Data excerpts:
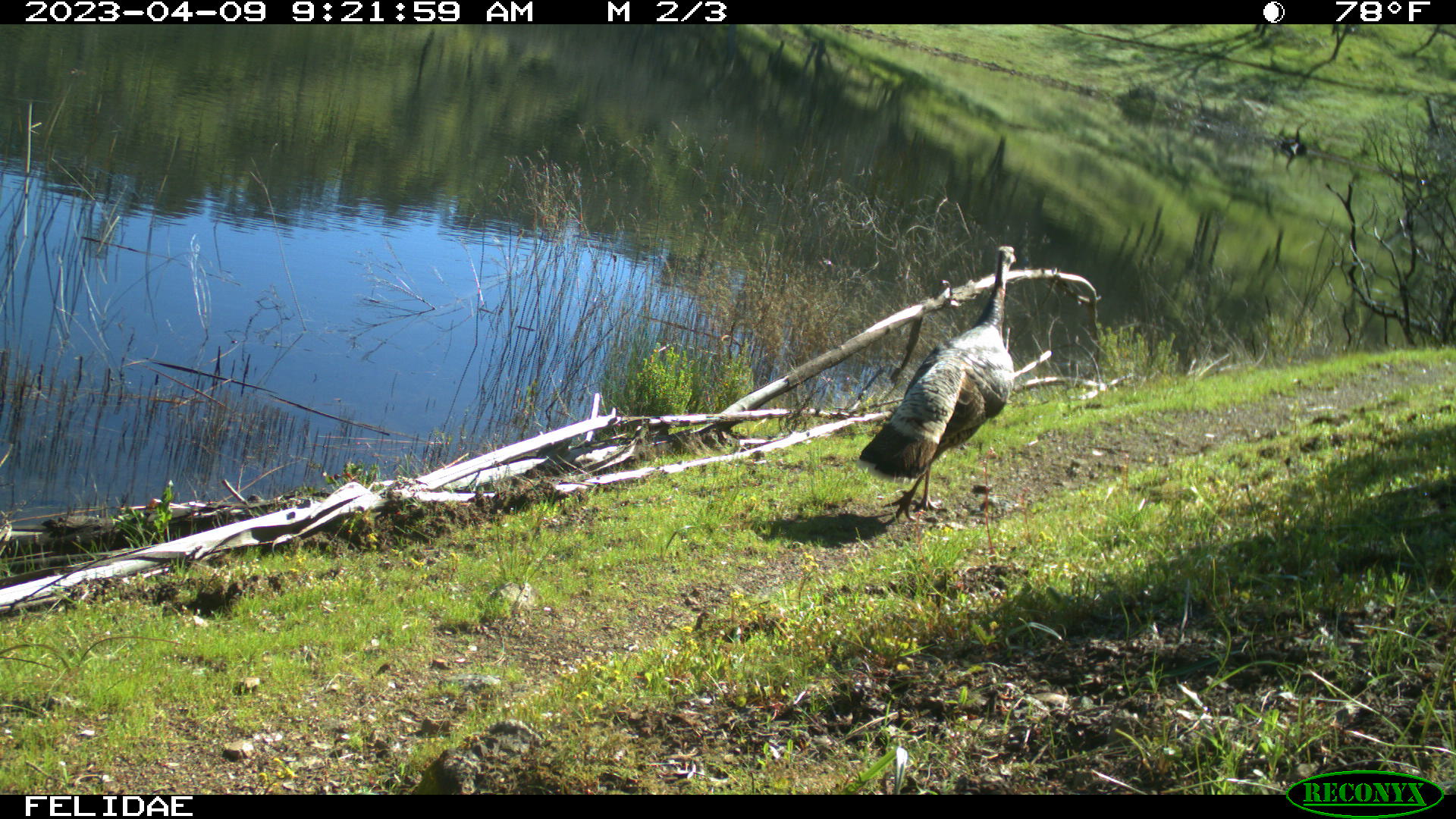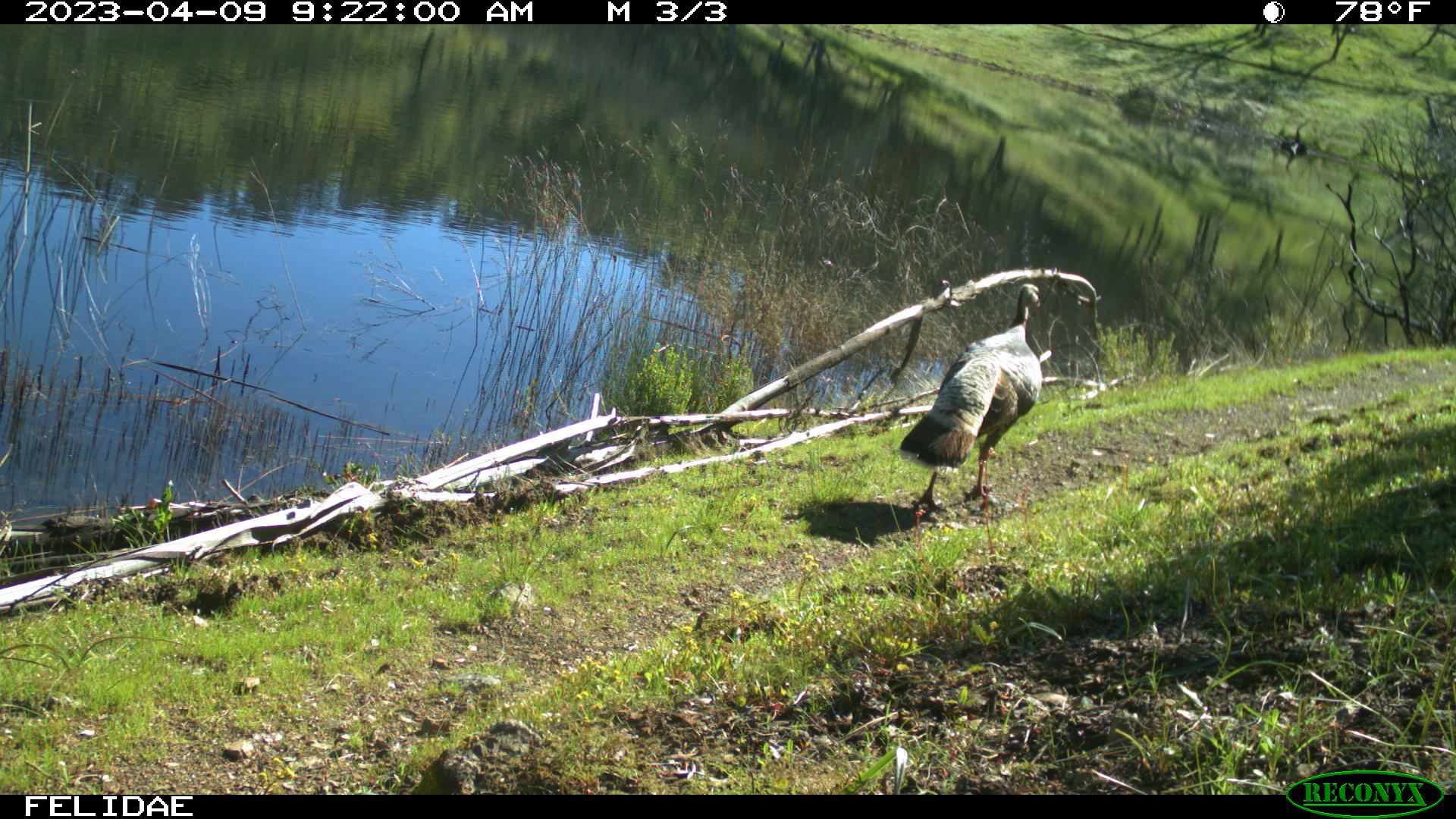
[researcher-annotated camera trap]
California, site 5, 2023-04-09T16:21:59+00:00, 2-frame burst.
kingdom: Animalia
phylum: Chordata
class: Aves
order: Galliformes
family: Phasianidae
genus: Meleagris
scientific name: Meleagris gallopavo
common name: turkey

Brief: In repeating the lines above, keep the wording exact and leave every picture out.

Answer to this exercise:
[researcher-annotated camera trap]
California, site 5, 2023-04-09T16:21:59+00:00, 2-frame burst.
kingdom: Animalia
phylum: Chordata
class: Aves
order: Galliformes
family: Phasianidae
genus: Meleagris
scientific name: Meleagris gallopavo
common name: turkey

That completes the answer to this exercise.